Are there antiplatelets that keep aspirin’s “salicylate” chemistry?
Some antiplatelet agents are chemically related to salicylates (which share the salicylic-acid-like motif found in aspirin), but the details of which specific aspirin structural modifications have been adopted into modern agents aren’t included in the provided material.
What if the goal is “irreversible COX inhibition” like aspirin—how do structures differ?
Drugs that pursue irreversible platelet COX inhibition often do so through structural features that affect how the molecule is acetylated or otherwise engages the same target pathway. Without the provided structural or drug-specific details, I can’t reliably describe which aspirin-derived modifications are used in those products.
Which modern antiplatelets don’t modify aspirin at all?
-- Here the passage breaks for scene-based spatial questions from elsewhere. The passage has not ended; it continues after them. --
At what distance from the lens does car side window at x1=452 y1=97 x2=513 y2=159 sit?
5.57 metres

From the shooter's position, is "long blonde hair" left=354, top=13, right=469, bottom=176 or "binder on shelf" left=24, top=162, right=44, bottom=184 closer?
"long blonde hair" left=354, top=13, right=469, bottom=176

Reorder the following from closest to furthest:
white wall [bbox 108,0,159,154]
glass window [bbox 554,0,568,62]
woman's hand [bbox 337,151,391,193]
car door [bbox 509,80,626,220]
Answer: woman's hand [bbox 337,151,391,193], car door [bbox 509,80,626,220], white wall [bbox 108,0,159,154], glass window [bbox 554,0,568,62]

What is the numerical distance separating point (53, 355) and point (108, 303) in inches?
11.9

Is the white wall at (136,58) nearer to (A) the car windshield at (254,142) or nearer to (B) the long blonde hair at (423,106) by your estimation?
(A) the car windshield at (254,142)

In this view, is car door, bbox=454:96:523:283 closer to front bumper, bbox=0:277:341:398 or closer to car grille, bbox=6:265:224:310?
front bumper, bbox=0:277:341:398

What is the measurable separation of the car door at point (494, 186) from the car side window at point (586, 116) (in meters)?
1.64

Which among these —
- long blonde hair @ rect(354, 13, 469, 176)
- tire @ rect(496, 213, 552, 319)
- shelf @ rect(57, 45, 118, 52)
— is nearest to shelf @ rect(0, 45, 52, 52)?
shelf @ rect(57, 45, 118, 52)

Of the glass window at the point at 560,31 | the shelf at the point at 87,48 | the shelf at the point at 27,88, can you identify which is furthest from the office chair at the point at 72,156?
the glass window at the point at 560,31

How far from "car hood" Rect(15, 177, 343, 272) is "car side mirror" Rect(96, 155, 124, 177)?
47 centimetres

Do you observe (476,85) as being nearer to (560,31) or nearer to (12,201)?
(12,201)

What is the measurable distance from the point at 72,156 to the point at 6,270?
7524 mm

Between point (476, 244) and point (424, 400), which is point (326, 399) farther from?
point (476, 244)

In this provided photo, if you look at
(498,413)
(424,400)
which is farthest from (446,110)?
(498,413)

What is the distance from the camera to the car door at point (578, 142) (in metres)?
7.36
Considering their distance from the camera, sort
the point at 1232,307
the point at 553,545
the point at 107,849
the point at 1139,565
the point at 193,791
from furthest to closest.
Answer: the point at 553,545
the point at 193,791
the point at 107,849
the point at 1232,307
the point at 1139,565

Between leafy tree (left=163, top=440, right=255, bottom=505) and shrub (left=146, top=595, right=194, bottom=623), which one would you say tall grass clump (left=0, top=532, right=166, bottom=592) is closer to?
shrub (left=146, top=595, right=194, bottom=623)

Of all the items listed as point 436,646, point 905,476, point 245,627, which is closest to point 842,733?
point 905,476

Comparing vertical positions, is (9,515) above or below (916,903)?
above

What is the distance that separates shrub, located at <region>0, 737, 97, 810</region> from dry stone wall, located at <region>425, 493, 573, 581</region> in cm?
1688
Many modern antiplatelets are structurally unrelated to aspirin because they inhibit platelet function through different mechanisms (for example, antagonizing platelet receptors or inhibiting signaling enzymes upstream of aggregation). Those are not “aspirin-structure modifications” in the literal chemical sense.
What I can do next (if you share a source or list)
If you provide the specific modern antiplatelets you mean (e.g., drug names from a reading list) or paste the source text/figures you’re working from, I can map each drug back to how its chemical structure differs from aspirin’s (what changed on the aromatic ring, what changed at the acetyl/ester functionality, and what that implies for mechanism or platelet effect) using only that information.
Sources
No sources were provided with the question, and none are available in the prompt to cite.